Jazz fusion is usually played with instruments, without singing. The songs are often longer than those in pop music. A jazz fusion song could be five to ten minutes long. A pop song is usually about three minutes long. Also, jazz fusion songs have a long solo played by instruments. Frank Zappa, for example, had long guitar solos in his music, which was of the jazz fusion genre. In jazz fusion, solos are improvised, or made up as they are played, during a performance.

Jazz fusion music is not heard much on the radio in the United States or Canada. In Europe, it is more popular on radio stations.

History[change | change source]

Jazz fusion began in the late 1960s in the United States. In the late 1960s jazz musicians such as Miles Davis and a band called The Tony Williams Lifetime began using electric instruments such as electric bass and electric piano in their jazz music. As well, jazz musicians began adding rhythms or beats from soul music, rhythm and blues, and rock music into their jazz music. Two important jazz fusion albums are In a Silent Way and Bitches Brew.

In the 1970s, more people began playing jazz fusion. It became more popular, so more people began listening to jazz fusion and going to jazz fusion concerts. In the 1970s, jazz musicians such as Herbie Hancock, Joe Zawinul, Jan Hammer and Chick Corea began using electronic synthesizers in their songs.

In the early 1980s, a new style of jazz fusion called "pop fusion" began being played. This new style of pop fusion was softer and slower than fusion from the early 1970s. Pop fusion was played a lot more on the radio than the fusion from the early 1970s. Pop fusion musicians include Lee Ritenour, Al Jarreau, Kenny G, Bob James and David Sanborn. Steve Vai was an icon of jazz fusion in the 1980's and played extensive guitar based jazz fusion instrumentals.

__DATA EXTRACT__:

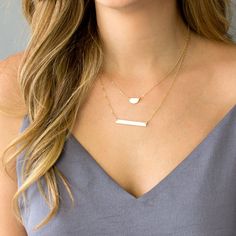 "Modern and minimal! This slender Long Skinny Bar Necklace is a beautiful variation of the Bar Necklace that is super attractive by itself or layered. This personalized skinny name necklace can be custom engraved with words, numbers, coordinates, symbols in the font of your choice. Engraved and hand assembled with care and love, it comes in 14k gold fill, rose gold fill, or sterling silver. A perfect gift for your wife, girlfriend, or simply to treat yourself! Here are a few ideas to put on the Gold Bar Necklace Personalized, Personalized Bar Necklace, Name Plate Necklace, Half Moon Necklace, Engraved Bar Necklace, Diamond Ring Princess Cut, Necklace Mom, Bar Necklace Personalized, Jewelry Appraisal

__YOUR INSTRUCTIONS__:
Answer these about the jazz fusion text:
(a) How long is a pop song usually?
(b) When and where did jazz fusion begin?
(c) What new style of jazz fusion started in the early 1980s?
The data has no connection to the jazz fusion text.

__WRITTEN REPLY__:
(a) About three minutes.
(b) In the late 1960s, in the United States.
(c) Pop fusion.